Daily Development for
Monday, December 14, 1998
by: Patrick A. Randolph, Jr.
Professor of Law
UMKC School of Law
Of Counsel: Blackwell Sanders Peper Martin
Kansas City, Missouri
randolphp@umkc.edu
COTENANCIES; PARTITION; MORTGAGES: Where a mortgage attaches to a cotenant's interest after a partition has been ordered, the property may be sold free and clear of the mortgage claim but the mortgage will attach to the cotenant's share of the proceeds.
Ponton v. Poisson, 709 A.2d 1047 (R.I. 1998).
The parties were joint tenants in the subject property during the course of their marriage. They were divorced, but apparently no partition occurred at that time. A few years later, one of the parties petitioned for partition. The court entered an order appointing a commissioner to carry out a partition by sale. At the time, both parties were engaged in a business and the business. While the partition proceeding was pending and after the appointment of the commissioner, the business entered into a lease and guaranteed the business' lease obligations through mortgages on only one of the cotenants' interests.
Shortly thereafter, and again before the sale, the business apparently went bankrupt and a trustee in bankruptcy disputed in the partition proceedings the validity of the mortgages on the property (for reasons not disclosed in this case. The trial court found the mortgages valid. To facilitate the sale of the property pending the trustee's appeal of the trial court's ruling, the mortgagee agreed to discharge its mortgages on the real estate and reaattach them, if they proved valid, to the sale proceeds.
The Rhode Island Supreme Court viewed this case as one of first impression in Rhode Island, but relied upon an ALR annotation as stating the general rules pertaining to the situation. It held that the mortgage on one cotenant's interest could attach to that interest following the entry of an order of partition, but that the attachment was subordinate to the partition itself, and the effect of the mortgage was to attach the proceeds of the partition only.
Comment: The approach protects whatever reliance interest might exist in the other cotenant, who sought the partition prior to the granting of the mortgage, although such protection is somewhat anomalous in this case because the secured debt actually may be a debt of both cotenants, although only one of them gave a security interest.
If the mortgage is granted prior to the partition action, things get a lot stickier. Is this a severance? Some jurisdictions say yes, so that the mortgagee is protected in the event of the death of the mortgagor cotenant.

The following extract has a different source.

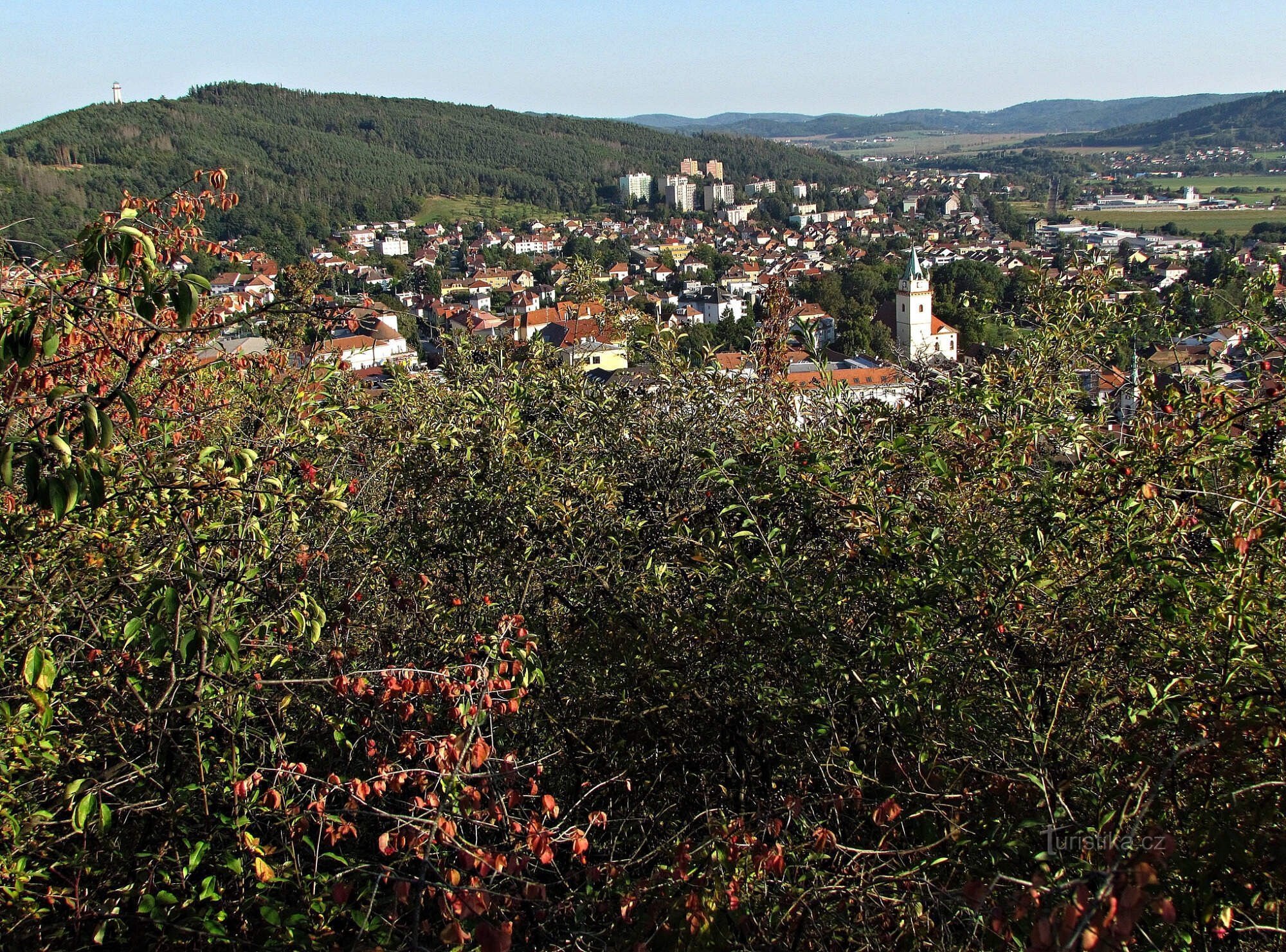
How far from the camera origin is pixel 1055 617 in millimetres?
2871

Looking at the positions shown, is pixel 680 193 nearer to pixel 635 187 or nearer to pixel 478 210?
pixel 635 187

But this causes difficulty for the cotenants if the mortgagor later pay off the mortgage and the parties actually did intend to hold joint tenants and not as tenants in common. Therefore, other jurisdictions find no severance. A third school of thought finds a severance solely to the extent necessary to protect the mortgagee, and would not apply the severance to the properties following the discharge of the mortgage. The editor has questioned the notion of "protecting the mortgagee" here, since the mortgagee theoretically is or should be aware of the joint tenancy when it makes the loan, and consequently is undeserving of any special treatment that might limit the rights or expectations of the joint tenants.
But the case at hand is a much easier one, because the parties are already engaged in the process of separating their interests.